Her decision to blog in English was made to reach an audience not ordinarily reached by other Tunisian bloggers.
“I wanted to use the language I’m fluent in and document what is going on from our perspective, not from the perspective of the New York Times making a Skype call to someone to figure out what is going on.
“That passion to write about what is happening in Tunisia turns to writing about everything, write about stereotypes, everything.
“I love blogging,” she says with a smile.
And certainly when Tunisian politicians now roam around the blogosphere and other social media portals, actually taking note of what is being said there, blogs in Tunisia at least have expanded the space for political participation.
“I think blogging is a powerful tool to influence politics,” Chebbi says.
“We found recourse in blogging because the mainstream media did not report what is going on.”
She speaks animatedly about how the spaces open in blogging allow young Tunisians to discuss issues like the constitution – which is currently being written. And blogging, she says, is a catalyst of further political activism, gathering opinions from people whose voices may have been discounted in the formal process.
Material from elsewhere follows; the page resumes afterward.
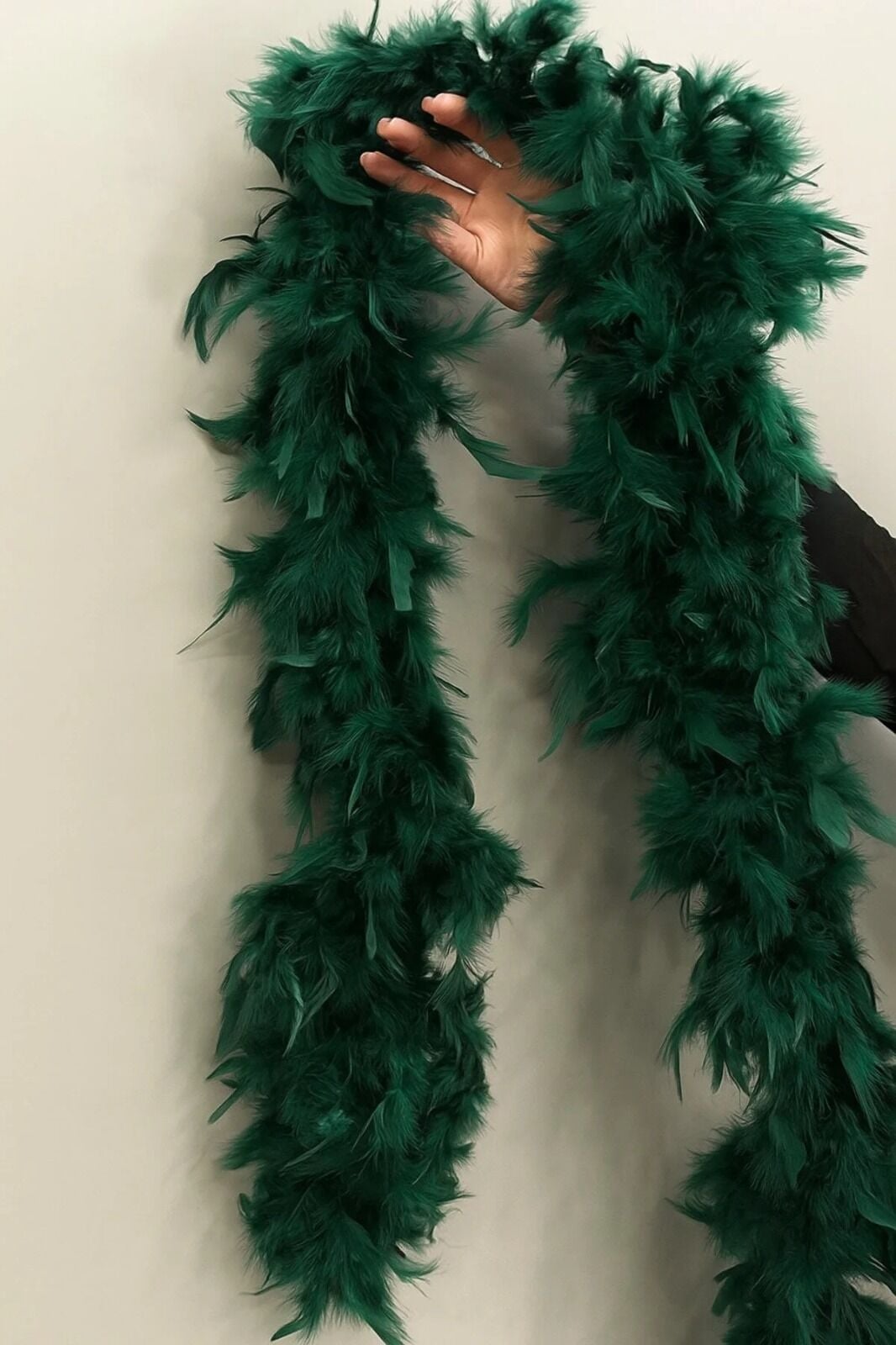 2 Metre Boa Kalın Otriş Kaz Tüyü Zümrüt Yeşili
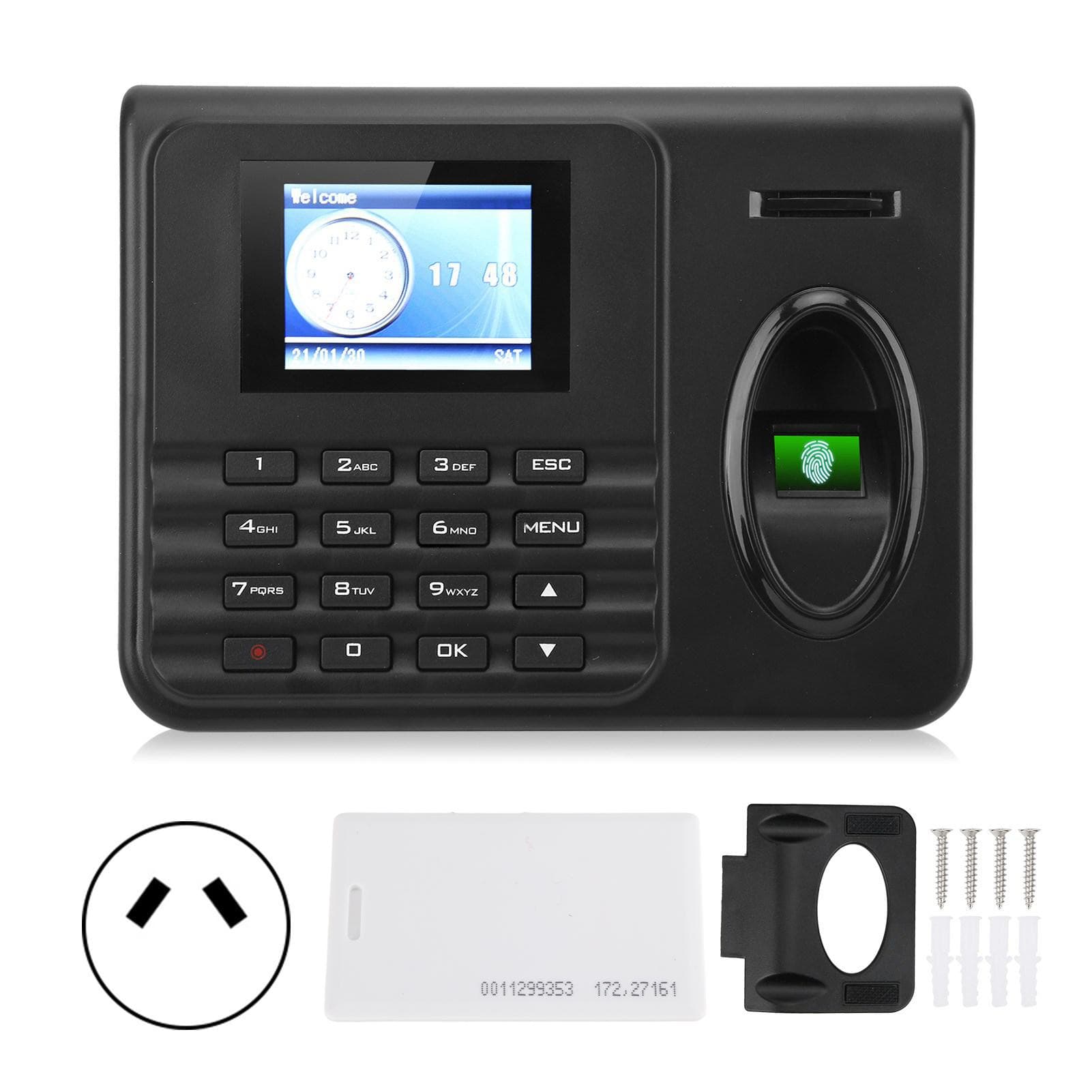 Attendance Machine Time Clock 2.4in Color Screen Biometrics Fingerprint Password Check In Out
When she speaks about blogging and its effects on political life in Tunisia, her idealism is apparent.
But she is not naïve. She is quite aware of the challenges that face Tunisia.
And while some of activists may point at the current instability in the country and blame the new government, she does not. She expresses concerns that the current government shows signs of becoming an Islamist dictatorship but she shows an awareness of history, evidence of learning. She points out that all transitions are chaotic.
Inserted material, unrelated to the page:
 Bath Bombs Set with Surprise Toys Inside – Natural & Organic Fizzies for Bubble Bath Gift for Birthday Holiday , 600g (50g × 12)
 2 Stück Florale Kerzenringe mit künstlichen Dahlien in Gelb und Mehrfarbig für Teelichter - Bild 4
“How horrible it is now, it is normal,” she says of transitional governments.
And she says young people are still looking for the one big thing that drove them to revolt in the first place: jobs.
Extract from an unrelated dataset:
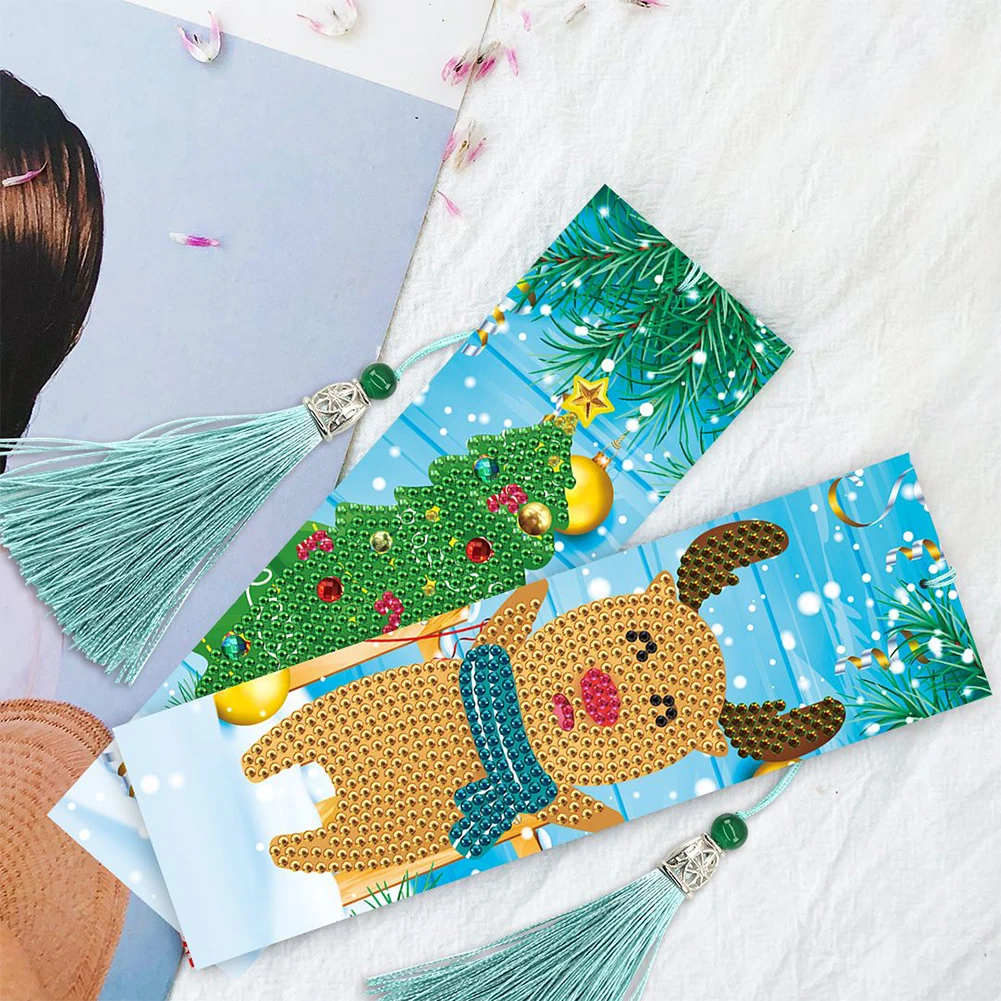 

4pcs Christmas Series Mosaic Bookmark DIY Special Shape Diamond Painting Leather Page-Marker Creative Handmade Craft Gifts Hot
“Young Tunisians when the whole revolution started with that one symbol, the vendor who burned himself; it was a symbol of unemployment but it was more – that’s why we call it dignity; you want a decent life.
“You reach a point where you don’t want to keep taking money from your family, where you want to have an independent life and you feel there are good jobs and bad jobs but you studied hard to get that degree. And then you go and you have no work to go to, nothing to have a sustainable life.”
Young Tunisians, she says, are stymied by an education system that does not adequately prepare them for the job market.
She says the revolution won young Tunisians – the freedom to just breathe.
“We were suffocated [under Ben Ali]. You were not free in your religion. You were not free to speak up. You cannot be free,” she explains.
“Our revolution is to just be in the street, because [if there were] three people in the street you’d be arrested. We did not have freedom of assembly. So basically to be able to be out in the streets, that was a revolution in itself.
“So the concern of young people is to protect those freedoms. Yes we had a revolution, but we still have rap singers jailed, we still have bloggers jailed, we still have owners of a TV channel jailed, and this is 2013, after elections.